• [ARBEITSAUFTRÄGE]
- A) Schreiben Sie aus dem Text über den US-Truppenabzug die Passage von „Der Befehlshaber der“ bis „besonders aktiv sind.“ wortgetreu ab.
- B) Knüpfen Sie an das Ende des Textes über den US-Truppenabzug an und schreiben Sie ihn weiter.

• [AUSGANGSTEXT]
Der Befehlshaber der ISAF-Truppe muss sich also umstellen – künftig mit weniger Truppen auskommen. Das Pentagon, die US-Militärführung, aber auch das State Department waren für eine nur geringe und eher symbolische Reduzierung. Den Abzug von bis zu 5.000 Soldaten hielt man für angemessen. Doch der Präsident hat anders entschieden. Besonders kritisiert wird, dass die rund 33.000 US-Soldaten bis zum Sommer 2012 abgezogen werden sollen. Der Sommer - eine Jahreszeit, in der die Aufständischen besonders aktiv sind.

• [Einträge aus einer Sammlung]

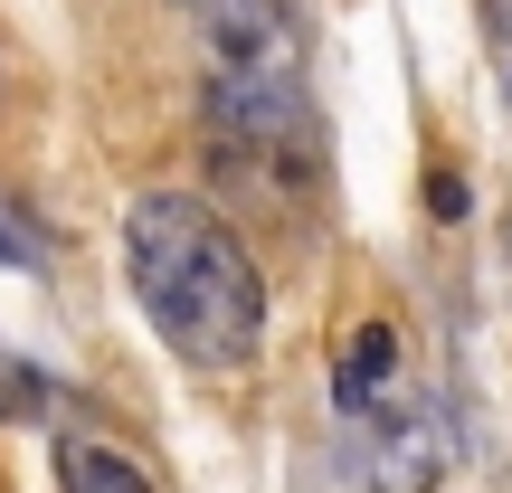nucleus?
<instances>
[{
    "mask_svg": "<svg viewBox=\"0 0 512 493\" xmlns=\"http://www.w3.org/2000/svg\"><path fill=\"white\" fill-rule=\"evenodd\" d=\"M124 275L133 304L152 313L181 361L200 370H247L266 342V275H256L247 238L190 190H143L124 209Z\"/></svg>",
    "mask_w": 512,
    "mask_h": 493,
    "instance_id": "1",
    "label": "nucleus"
},
{
    "mask_svg": "<svg viewBox=\"0 0 512 493\" xmlns=\"http://www.w3.org/2000/svg\"><path fill=\"white\" fill-rule=\"evenodd\" d=\"M389 408V437H380V465H370V493H427L446 465V437L418 399H380Z\"/></svg>",
    "mask_w": 512,
    "mask_h": 493,
    "instance_id": "2",
    "label": "nucleus"
},
{
    "mask_svg": "<svg viewBox=\"0 0 512 493\" xmlns=\"http://www.w3.org/2000/svg\"><path fill=\"white\" fill-rule=\"evenodd\" d=\"M57 484H67V493H152L143 465H133L124 446L86 437V427H67V437H57Z\"/></svg>",
    "mask_w": 512,
    "mask_h": 493,
    "instance_id": "3",
    "label": "nucleus"
},
{
    "mask_svg": "<svg viewBox=\"0 0 512 493\" xmlns=\"http://www.w3.org/2000/svg\"><path fill=\"white\" fill-rule=\"evenodd\" d=\"M389 370H399V332H389V323H370L361 342L342 351V380H332V399H342V418H370V408H380L389 389H399Z\"/></svg>",
    "mask_w": 512,
    "mask_h": 493,
    "instance_id": "4",
    "label": "nucleus"
},
{
    "mask_svg": "<svg viewBox=\"0 0 512 493\" xmlns=\"http://www.w3.org/2000/svg\"><path fill=\"white\" fill-rule=\"evenodd\" d=\"M38 408H48V380L29 361H0V418H38Z\"/></svg>",
    "mask_w": 512,
    "mask_h": 493,
    "instance_id": "5",
    "label": "nucleus"
},
{
    "mask_svg": "<svg viewBox=\"0 0 512 493\" xmlns=\"http://www.w3.org/2000/svg\"><path fill=\"white\" fill-rule=\"evenodd\" d=\"M427 209L437 219H465V181H427Z\"/></svg>",
    "mask_w": 512,
    "mask_h": 493,
    "instance_id": "6",
    "label": "nucleus"
},
{
    "mask_svg": "<svg viewBox=\"0 0 512 493\" xmlns=\"http://www.w3.org/2000/svg\"><path fill=\"white\" fill-rule=\"evenodd\" d=\"M484 19H494V38H512V0H484Z\"/></svg>",
    "mask_w": 512,
    "mask_h": 493,
    "instance_id": "7",
    "label": "nucleus"
},
{
    "mask_svg": "<svg viewBox=\"0 0 512 493\" xmlns=\"http://www.w3.org/2000/svg\"><path fill=\"white\" fill-rule=\"evenodd\" d=\"M0 256H29V247H19V238H10V228H0Z\"/></svg>",
    "mask_w": 512,
    "mask_h": 493,
    "instance_id": "8",
    "label": "nucleus"
},
{
    "mask_svg": "<svg viewBox=\"0 0 512 493\" xmlns=\"http://www.w3.org/2000/svg\"><path fill=\"white\" fill-rule=\"evenodd\" d=\"M181 10H190V19H200V10H209V0H181Z\"/></svg>",
    "mask_w": 512,
    "mask_h": 493,
    "instance_id": "9",
    "label": "nucleus"
}]
</instances>
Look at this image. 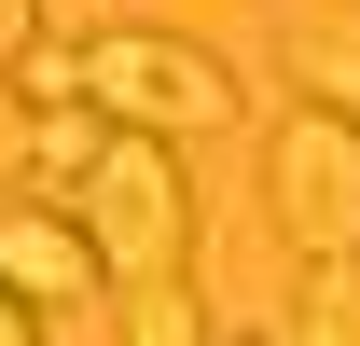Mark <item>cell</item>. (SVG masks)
<instances>
[{
    "mask_svg": "<svg viewBox=\"0 0 360 346\" xmlns=\"http://www.w3.org/2000/svg\"><path fill=\"white\" fill-rule=\"evenodd\" d=\"M70 222L97 236L111 291H125V277H180V263H194V180H180V139L111 125V139H97V167L70 180Z\"/></svg>",
    "mask_w": 360,
    "mask_h": 346,
    "instance_id": "obj_1",
    "label": "cell"
},
{
    "mask_svg": "<svg viewBox=\"0 0 360 346\" xmlns=\"http://www.w3.org/2000/svg\"><path fill=\"white\" fill-rule=\"evenodd\" d=\"M264 222L277 250H360V111L347 97H291L264 125Z\"/></svg>",
    "mask_w": 360,
    "mask_h": 346,
    "instance_id": "obj_2",
    "label": "cell"
},
{
    "mask_svg": "<svg viewBox=\"0 0 360 346\" xmlns=\"http://www.w3.org/2000/svg\"><path fill=\"white\" fill-rule=\"evenodd\" d=\"M84 97L111 111V125H153V139H208V125H236L222 56L180 42V28H111V42H84Z\"/></svg>",
    "mask_w": 360,
    "mask_h": 346,
    "instance_id": "obj_3",
    "label": "cell"
},
{
    "mask_svg": "<svg viewBox=\"0 0 360 346\" xmlns=\"http://www.w3.org/2000/svg\"><path fill=\"white\" fill-rule=\"evenodd\" d=\"M0 277L42 305V333H70V319H84V305L111 291L97 236H84V222H56V208H14V222H0Z\"/></svg>",
    "mask_w": 360,
    "mask_h": 346,
    "instance_id": "obj_4",
    "label": "cell"
},
{
    "mask_svg": "<svg viewBox=\"0 0 360 346\" xmlns=\"http://www.w3.org/2000/svg\"><path fill=\"white\" fill-rule=\"evenodd\" d=\"M264 42H277V84L360 111V0H264Z\"/></svg>",
    "mask_w": 360,
    "mask_h": 346,
    "instance_id": "obj_5",
    "label": "cell"
},
{
    "mask_svg": "<svg viewBox=\"0 0 360 346\" xmlns=\"http://www.w3.org/2000/svg\"><path fill=\"white\" fill-rule=\"evenodd\" d=\"M291 333H305V346H360V250H319V263H305Z\"/></svg>",
    "mask_w": 360,
    "mask_h": 346,
    "instance_id": "obj_6",
    "label": "cell"
},
{
    "mask_svg": "<svg viewBox=\"0 0 360 346\" xmlns=\"http://www.w3.org/2000/svg\"><path fill=\"white\" fill-rule=\"evenodd\" d=\"M111 319H125L139 346H194V333H208V305L180 291V277H125V305H111Z\"/></svg>",
    "mask_w": 360,
    "mask_h": 346,
    "instance_id": "obj_7",
    "label": "cell"
},
{
    "mask_svg": "<svg viewBox=\"0 0 360 346\" xmlns=\"http://www.w3.org/2000/svg\"><path fill=\"white\" fill-rule=\"evenodd\" d=\"M28 125H42V97H28V84H14V70H0V194L28 180Z\"/></svg>",
    "mask_w": 360,
    "mask_h": 346,
    "instance_id": "obj_8",
    "label": "cell"
},
{
    "mask_svg": "<svg viewBox=\"0 0 360 346\" xmlns=\"http://www.w3.org/2000/svg\"><path fill=\"white\" fill-rule=\"evenodd\" d=\"M14 84H28V97H84V42H28Z\"/></svg>",
    "mask_w": 360,
    "mask_h": 346,
    "instance_id": "obj_9",
    "label": "cell"
},
{
    "mask_svg": "<svg viewBox=\"0 0 360 346\" xmlns=\"http://www.w3.org/2000/svg\"><path fill=\"white\" fill-rule=\"evenodd\" d=\"M42 14H56V0H0V70H14V56L42 42Z\"/></svg>",
    "mask_w": 360,
    "mask_h": 346,
    "instance_id": "obj_10",
    "label": "cell"
},
{
    "mask_svg": "<svg viewBox=\"0 0 360 346\" xmlns=\"http://www.w3.org/2000/svg\"><path fill=\"white\" fill-rule=\"evenodd\" d=\"M0 346H42V305L14 291V277H0Z\"/></svg>",
    "mask_w": 360,
    "mask_h": 346,
    "instance_id": "obj_11",
    "label": "cell"
}]
</instances>
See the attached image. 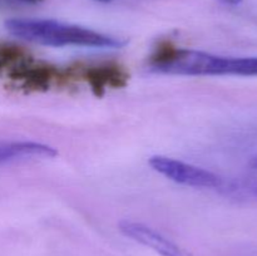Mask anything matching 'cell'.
Segmentation results:
<instances>
[{
    "label": "cell",
    "mask_w": 257,
    "mask_h": 256,
    "mask_svg": "<svg viewBox=\"0 0 257 256\" xmlns=\"http://www.w3.org/2000/svg\"><path fill=\"white\" fill-rule=\"evenodd\" d=\"M150 69L175 75H257V57H223L163 42L151 55Z\"/></svg>",
    "instance_id": "cell-1"
},
{
    "label": "cell",
    "mask_w": 257,
    "mask_h": 256,
    "mask_svg": "<svg viewBox=\"0 0 257 256\" xmlns=\"http://www.w3.org/2000/svg\"><path fill=\"white\" fill-rule=\"evenodd\" d=\"M8 32L19 39L48 47H87L119 49L125 40L85 27L52 19L13 18L5 22Z\"/></svg>",
    "instance_id": "cell-2"
},
{
    "label": "cell",
    "mask_w": 257,
    "mask_h": 256,
    "mask_svg": "<svg viewBox=\"0 0 257 256\" xmlns=\"http://www.w3.org/2000/svg\"><path fill=\"white\" fill-rule=\"evenodd\" d=\"M150 166L168 180L196 188H221L225 183L217 173L181 160L156 155L150 158Z\"/></svg>",
    "instance_id": "cell-3"
},
{
    "label": "cell",
    "mask_w": 257,
    "mask_h": 256,
    "mask_svg": "<svg viewBox=\"0 0 257 256\" xmlns=\"http://www.w3.org/2000/svg\"><path fill=\"white\" fill-rule=\"evenodd\" d=\"M67 70L69 80H84L97 95H102L107 89L124 87L130 79L124 67L114 62L75 64L67 67Z\"/></svg>",
    "instance_id": "cell-4"
},
{
    "label": "cell",
    "mask_w": 257,
    "mask_h": 256,
    "mask_svg": "<svg viewBox=\"0 0 257 256\" xmlns=\"http://www.w3.org/2000/svg\"><path fill=\"white\" fill-rule=\"evenodd\" d=\"M119 230L131 240L146 247H150L161 256H192L190 252L176 245L170 238L145 223L128 220L120 221Z\"/></svg>",
    "instance_id": "cell-5"
},
{
    "label": "cell",
    "mask_w": 257,
    "mask_h": 256,
    "mask_svg": "<svg viewBox=\"0 0 257 256\" xmlns=\"http://www.w3.org/2000/svg\"><path fill=\"white\" fill-rule=\"evenodd\" d=\"M57 150L35 141H14L0 143V165L30 157L50 158L57 156Z\"/></svg>",
    "instance_id": "cell-6"
},
{
    "label": "cell",
    "mask_w": 257,
    "mask_h": 256,
    "mask_svg": "<svg viewBox=\"0 0 257 256\" xmlns=\"http://www.w3.org/2000/svg\"><path fill=\"white\" fill-rule=\"evenodd\" d=\"M222 3H226V4H230V5H237L240 4L242 0H221Z\"/></svg>",
    "instance_id": "cell-7"
},
{
    "label": "cell",
    "mask_w": 257,
    "mask_h": 256,
    "mask_svg": "<svg viewBox=\"0 0 257 256\" xmlns=\"http://www.w3.org/2000/svg\"><path fill=\"white\" fill-rule=\"evenodd\" d=\"M18 2H23V3H39L42 0H18Z\"/></svg>",
    "instance_id": "cell-8"
},
{
    "label": "cell",
    "mask_w": 257,
    "mask_h": 256,
    "mask_svg": "<svg viewBox=\"0 0 257 256\" xmlns=\"http://www.w3.org/2000/svg\"><path fill=\"white\" fill-rule=\"evenodd\" d=\"M97 2H102V3H108V2H110V0H97Z\"/></svg>",
    "instance_id": "cell-9"
}]
</instances>
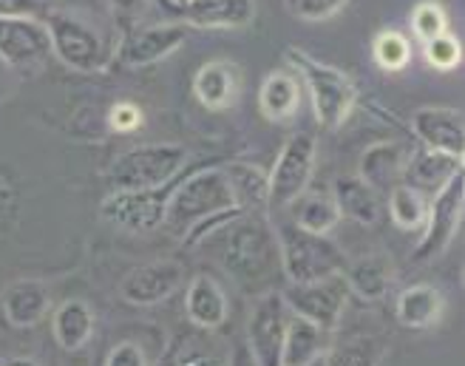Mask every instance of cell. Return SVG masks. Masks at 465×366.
<instances>
[{
  "mask_svg": "<svg viewBox=\"0 0 465 366\" xmlns=\"http://www.w3.org/2000/svg\"><path fill=\"white\" fill-rule=\"evenodd\" d=\"M411 131L423 148L440 151L462 159L465 153V123L462 111L457 108H443V105H429L417 108L411 114Z\"/></svg>",
  "mask_w": 465,
  "mask_h": 366,
  "instance_id": "cell-14",
  "label": "cell"
},
{
  "mask_svg": "<svg viewBox=\"0 0 465 366\" xmlns=\"http://www.w3.org/2000/svg\"><path fill=\"white\" fill-rule=\"evenodd\" d=\"M312 171H315V136L301 131L290 136V143L275 159L272 173H270L267 208H275V211L290 208L301 193L310 191Z\"/></svg>",
  "mask_w": 465,
  "mask_h": 366,
  "instance_id": "cell-9",
  "label": "cell"
},
{
  "mask_svg": "<svg viewBox=\"0 0 465 366\" xmlns=\"http://www.w3.org/2000/svg\"><path fill=\"white\" fill-rule=\"evenodd\" d=\"M411 29L414 35L420 37L423 43L449 32V17H446V9L434 4V0H423L420 6L411 12Z\"/></svg>",
  "mask_w": 465,
  "mask_h": 366,
  "instance_id": "cell-34",
  "label": "cell"
},
{
  "mask_svg": "<svg viewBox=\"0 0 465 366\" xmlns=\"http://www.w3.org/2000/svg\"><path fill=\"white\" fill-rule=\"evenodd\" d=\"M52 54V43L45 35L43 23L37 20H0V57L12 68H32L43 65Z\"/></svg>",
  "mask_w": 465,
  "mask_h": 366,
  "instance_id": "cell-15",
  "label": "cell"
},
{
  "mask_svg": "<svg viewBox=\"0 0 465 366\" xmlns=\"http://www.w3.org/2000/svg\"><path fill=\"white\" fill-rule=\"evenodd\" d=\"M43 29L49 35L52 52L57 60L80 74H100L114 63V49L105 35L91 26L88 20L68 15V12H49L43 17Z\"/></svg>",
  "mask_w": 465,
  "mask_h": 366,
  "instance_id": "cell-4",
  "label": "cell"
},
{
  "mask_svg": "<svg viewBox=\"0 0 465 366\" xmlns=\"http://www.w3.org/2000/svg\"><path fill=\"white\" fill-rule=\"evenodd\" d=\"M423 45H426V49H423L426 63L434 68V72H451V68H457L460 60H462V45L451 32L437 35V37L426 40Z\"/></svg>",
  "mask_w": 465,
  "mask_h": 366,
  "instance_id": "cell-33",
  "label": "cell"
},
{
  "mask_svg": "<svg viewBox=\"0 0 465 366\" xmlns=\"http://www.w3.org/2000/svg\"><path fill=\"white\" fill-rule=\"evenodd\" d=\"M275 242H278V256H282L287 284L323 282L341 276L346 267L343 250L330 236L301 231L292 222L275 227Z\"/></svg>",
  "mask_w": 465,
  "mask_h": 366,
  "instance_id": "cell-3",
  "label": "cell"
},
{
  "mask_svg": "<svg viewBox=\"0 0 465 366\" xmlns=\"http://www.w3.org/2000/svg\"><path fill=\"white\" fill-rule=\"evenodd\" d=\"M222 231V267L239 287L252 290L282 270L275 231L262 213H242Z\"/></svg>",
  "mask_w": 465,
  "mask_h": 366,
  "instance_id": "cell-2",
  "label": "cell"
},
{
  "mask_svg": "<svg viewBox=\"0 0 465 366\" xmlns=\"http://www.w3.org/2000/svg\"><path fill=\"white\" fill-rule=\"evenodd\" d=\"M403 165H406V151L398 143H375L361 153L358 176L369 188L383 193L391 191L394 185H401Z\"/></svg>",
  "mask_w": 465,
  "mask_h": 366,
  "instance_id": "cell-26",
  "label": "cell"
},
{
  "mask_svg": "<svg viewBox=\"0 0 465 366\" xmlns=\"http://www.w3.org/2000/svg\"><path fill=\"white\" fill-rule=\"evenodd\" d=\"M188 37V26L182 23H156L145 29H131L120 49H114V65L120 68H145L173 54Z\"/></svg>",
  "mask_w": 465,
  "mask_h": 366,
  "instance_id": "cell-12",
  "label": "cell"
},
{
  "mask_svg": "<svg viewBox=\"0 0 465 366\" xmlns=\"http://www.w3.org/2000/svg\"><path fill=\"white\" fill-rule=\"evenodd\" d=\"M103 366H148V355L136 341H120L108 350Z\"/></svg>",
  "mask_w": 465,
  "mask_h": 366,
  "instance_id": "cell-36",
  "label": "cell"
},
{
  "mask_svg": "<svg viewBox=\"0 0 465 366\" xmlns=\"http://www.w3.org/2000/svg\"><path fill=\"white\" fill-rule=\"evenodd\" d=\"M282 295H284V302L292 315L307 318V321L330 330V332L338 327L343 307L349 302V290H346L343 276H332V279L312 282V284H287V290Z\"/></svg>",
  "mask_w": 465,
  "mask_h": 366,
  "instance_id": "cell-11",
  "label": "cell"
},
{
  "mask_svg": "<svg viewBox=\"0 0 465 366\" xmlns=\"http://www.w3.org/2000/svg\"><path fill=\"white\" fill-rule=\"evenodd\" d=\"M176 352H179V344H176V341H171L168 350L162 352V358H159L156 366H173V363H176Z\"/></svg>",
  "mask_w": 465,
  "mask_h": 366,
  "instance_id": "cell-42",
  "label": "cell"
},
{
  "mask_svg": "<svg viewBox=\"0 0 465 366\" xmlns=\"http://www.w3.org/2000/svg\"><path fill=\"white\" fill-rule=\"evenodd\" d=\"M184 312H188V321L204 332L224 327L230 304L222 284L213 276H204V272L193 276L188 290H184Z\"/></svg>",
  "mask_w": 465,
  "mask_h": 366,
  "instance_id": "cell-19",
  "label": "cell"
},
{
  "mask_svg": "<svg viewBox=\"0 0 465 366\" xmlns=\"http://www.w3.org/2000/svg\"><path fill=\"white\" fill-rule=\"evenodd\" d=\"M173 366H230V355H219L207 347H184L179 344Z\"/></svg>",
  "mask_w": 465,
  "mask_h": 366,
  "instance_id": "cell-38",
  "label": "cell"
},
{
  "mask_svg": "<svg viewBox=\"0 0 465 366\" xmlns=\"http://www.w3.org/2000/svg\"><path fill=\"white\" fill-rule=\"evenodd\" d=\"M148 4H151V0H111L114 12L120 15L123 20H131V23L148 12Z\"/></svg>",
  "mask_w": 465,
  "mask_h": 366,
  "instance_id": "cell-40",
  "label": "cell"
},
{
  "mask_svg": "<svg viewBox=\"0 0 465 366\" xmlns=\"http://www.w3.org/2000/svg\"><path fill=\"white\" fill-rule=\"evenodd\" d=\"M446 312V299L434 284H409L398 295V321L406 330H431Z\"/></svg>",
  "mask_w": 465,
  "mask_h": 366,
  "instance_id": "cell-23",
  "label": "cell"
},
{
  "mask_svg": "<svg viewBox=\"0 0 465 366\" xmlns=\"http://www.w3.org/2000/svg\"><path fill=\"white\" fill-rule=\"evenodd\" d=\"M0 310L15 330H32L52 312V290L40 279H15L0 292Z\"/></svg>",
  "mask_w": 465,
  "mask_h": 366,
  "instance_id": "cell-16",
  "label": "cell"
},
{
  "mask_svg": "<svg viewBox=\"0 0 465 366\" xmlns=\"http://www.w3.org/2000/svg\"><path fill=\"white\" fill-rule=\"evenodd\" d=\"M230 191L236 196L242 213H262L270 202V176L252 163H230L224 165Z\"/></svg>",
  "mask_w": 465,
  "mask_h": 366,
  "instance_id": "cell-27",
  "label": "cell"
},
{
  "mask_svg": "<svg viewBox=\"0 0 465 366\" xmlns=\"http://www.w3.org/2000/svg\"><path fill=\"white\" fill-rule=\"evenodd\" d=\"M290 213H292L295 227L310 231V233H321V236H330L335 231V224L341 222V211H338L332 193H321V191L301 193L290 204Z\"/></svg>",
  "mask_w": 465,
  "mask_h": 366,
  "instance_id": "cell-28",
  "label": "cell"
},
{
  "mask_svg": "<svg viewBox=\"0 0 465 366\" xmlns=\"http://www.w3.org/2000/svg\"><path fill=\"white\" fill-rule=\"evenodd\" d=\"M371 54H375V63L383 68V72L394 74L403 72L411 60V43L401 35V32H381L371 43Z\"/></svg>",
  "mask_w": 465,
  "mask_h": 366,
  "instance_id": "cell-32",
  "label": "cell"
},
{
  "mask_svg": "<svg viewBox=\"0 0 465 366\" xmlns=\"http://www.w3.org/2000/svg\"><path fill=\"white\" fill-rule=\"evenodd\" d=\"M0 366H43V363L35 358H6V361H0Z\"/></svg>",
  "mask_w": 465,
  "mask_h": 366,
  "instance_id": "cell-43",
  "label": "cell"
},
{
  "mask_svg": "<svg viewBox=\"0 0 465 366\" xmlns=\"http://www.w3.org/2000/svg\"><path fill=\"white\" fill-rule=\"evenodd\" d=\"M179 12L196 29H247L255 17V0H188Z\"/></svg>",
  "mask_w": 465,
  "mask_h": 366,
  "instance_id": "cell-20",
  "label": "cell"
},
{
  "mask_svg": "<svg viewBox=\"0 0 465 366\" xmlns=\"http://www.w3.org/2000/svg\"><path fill=\"white\" fill-rule=\"evenodd\" d=\"M108 125L116 131V134H131L143 125V111H139L134 103H116L111 111H108Z\"/></svg>",
  "mask_w": 465,
  "mask_h": 366,
  "instance_id": "cell-39",
  "label": "cell"
},
{
  "mask_svg": "<svg viewBox=\"0 0 465 366\" xmlns=\"http://www.w3.org/2000/svg\"><path fill=\"white\" fill-rule=\"evenodd\" d=\"M287 63L301 74V80L307 83L312 114H315L318 125L327 128V131L341 128L358 103V91H355L352 80H349L341 68L321 63L301 49H290Z\"/></svg>",
  "mask_w": 465,
  "mask_h": 366,
  "instance_id": "cell-5",
  "label": "cell"
},
{
  "mask_svg": "<svg viewBox=\"0 0 465 366\" xmlns=\"http://www.w3.org/2000/svg\"><path fill=\"white\" fill-rule=\"evenodd\" d=\"M236 216H242V208L230 191L224 168H202L199 173L182 176L165 208V224L184 244L222 231Z\"/></svg>",
  "mask_w": 465,
  "mask_h": 366,
  "instance_id": "cell-1",
  "label": "cell"
},
{
  "mask_svg": "<svg viewBox=\"0 0 465 366\" xmlns=\"http://www.w3.org/2000/svg\"><path fill=\"white\" fill-rule=\"evenodd\" d=\"M341 276L349 292L358 295L361 302L371 304V302L386 299V292L394 282V264L386 253H369L355 262H346Z\"/></svg>",
  "mask_w": 465,
  "mask_h": 366,
  "instance_id": "cell-21",
  "label": "cell"
},
{
  "mask_svg": "<svg viewBox=\"0 0 465 366\" xmlns=\"http://www.w3.org/2000/svg\"><path fill=\"white\" fill-rule=\"evenodd\" d=\"M97 327V315L85 302L68 299L52 315V335L63 352H80L88 347Z\"/></svg>",
  "mask_w": 465,
  "mask_h": 366,
  "instance_id": "cell-24",
  "label": "cell"
},
{
  "mask_svg": "<svg viewBox=\"0 0 465 366\" xmlns=\"http://www.w3.org/2000/svg\"><path fill=\"white\" fill-rule=\"evenodd\" d=\"M242 83V68L232 60H211L196 72L193 94L207 111H227L239 103Z\"/></svg>",
  "mask_w": 465,
  "mask_h": 366,
  "instance_id": "cell-18",
  "label": "cell"
},
{
  "mask_svg": "<svg viewBox=\"0 0 465 366\" xmlns=\"http://www.w3.org/2000/svg\"><path fill=\"white\" fill-rule=\"evenodd\" d=\"M184 270L176 262H151L134 267L120 284V295L134 307H153L168 302L182 287Z\"/></svg>",
  "mask_w": 465,
  "mask_h": 366,
  "instance_id": "cell-13",
  "label": "cell"
},
{
  "mask_svg": "<svg viewBox=\"0 0 465 366\" xmlns=\"http://www.w3.org/2000/svg\"><path fill=\"white\" fill-rule=\"evenodd\" d=\"M171 4H173V6H176V9H182V6H184V4H188V0H171Z\"/></svg>",
  "mask_w": 465,
  "mask_h": 366,
  "instance_id": "cell-46",
  "label": "cell"
},
{
  "mask_svg": "<svg viewBox=\"0 0 465 366\" xmlns=\"http://www.w3.org/2000/svg\"><path fill=\"white\" fill-rule=\"evenodd\" d=\"M12 85H15V80H12V65L4 57H0V103H4L12 94Z\"/></svg>",
  "mask_w": 465,
  "mask_h": 366,
  "instance_id": "cell-41",
  "label": "cell"
},
{
  "mask_svg": "<svg viewBox=\"0 0 465 366\" xmlns=\"http://www.w3.org/2000/svg\"><path fill=\"white\" fill-rule=\"evenodd\" d=\"M290 318L292 312L282 292L270 290L267 295H262L247 318V332H244L252 366H282Z\"/></svg>",
  "mask_w": 465,
  "mask_h": 366,
  "instance_id": "cell-8",
  "label": "cell"
},
{
  "mask_svg": "<svg viewBox=\"0 0 465 366\" xmlns=\"http://www.w3.org/2000/svg\"><path fill=\"white\" fill-rule=\"evenodd\" d=\"M462 204H465V185H462V171H460L443 191H440L434 199H429V216L423 224L426 233H423L420 244L414 247L411 262L423 264V262H431L446 253L460 222H462Z\"/></svg>",
  "mask_w": 465,
  "mask_h": 366,
  "instance_id": "cell-10",
  "label": "cell"
},
{
  "mask_svg": "<svg viewBox=\"0 0 465 366\" xmlns=\"http://www.w3.org/2000/svg\"><path fill=\"white\" fill-rule=\"evenodd\" d=\"M9 196H12V191L6 188V182H4V179H0V208H4V204L9 202Z\"/></svg>",
  "mask_w": 465,
  "mask_h": 366,
  "instance_id": "cell-44",
  "label": "cell"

• [LÖSUNGEN]
- A)
Der Befehlshaber der ISAF-Truppe muss sich also umstellen – künftig mit weniger Truppen auskommen. Das Pentagon, die US-Militärführung, aber auch das State Department waren für eine nur geringe und eher symbolische Reduzierung. Den Abzug von bis zu 5.000 Soldaten hielt man für angemessen. Doch der Präsident hat anders entschieden. Besonders kritisiert wird, dass die rund 33.000 US-Soldaten bis zum Sommer 2012 abgezogen werden sollen. Der Sommer - eine Jahreszeit, in der die Aufständischen besonders aktiv sind.

- B)
Hinzu kommt, dass nach der Obama-Ankündigung auch andere Verbündete einen Teil ihrer Truppen abziehen werden. Frankreich, Spanien und Belgien haben entsprechende Schritte bereits angekündigt. Und auch Deutschland wird folgen. Außenminister Westerwelle:

O-Ton Westerwelle
„In diesem Jahr wollen nicht nur die Amerikaner, sondern auch wir, wir Deutsche, erstmalig das Bundeswehrkontingent reduzieren. Das heißt, Schritt für Schritt wird jetzt eine Politik umgesetzt, in Richtung politischer Lösung. Eine militärische Lösung wird es nämlich nicht geben.“

Mit der Reduzierung der Truppen droht allerdings dem von den USA und der NATO propagierten Konzept der Aufstandsbekämpfung das Aus. Counterinsurgency heißt der Ansatz, der von ISAF-Befehlshaber Petraeus im Irak entwickelt worden ist. „Clear, hold and build“ lauten die Schlagworte, mit denen die Herzen und Köpfe der Bevölkerung gewonnen werden sollen: In einem Gebiet werden zunächst die Aufständischen ausgeschaltet oder vertrieben. Danach sorgen Sicherheitskräfte dauerhaft für ein stabiles und sicheres Umfeld. Und schließlich wird für die Bevölkerung eine funktionierende Infrastruktur errichtet.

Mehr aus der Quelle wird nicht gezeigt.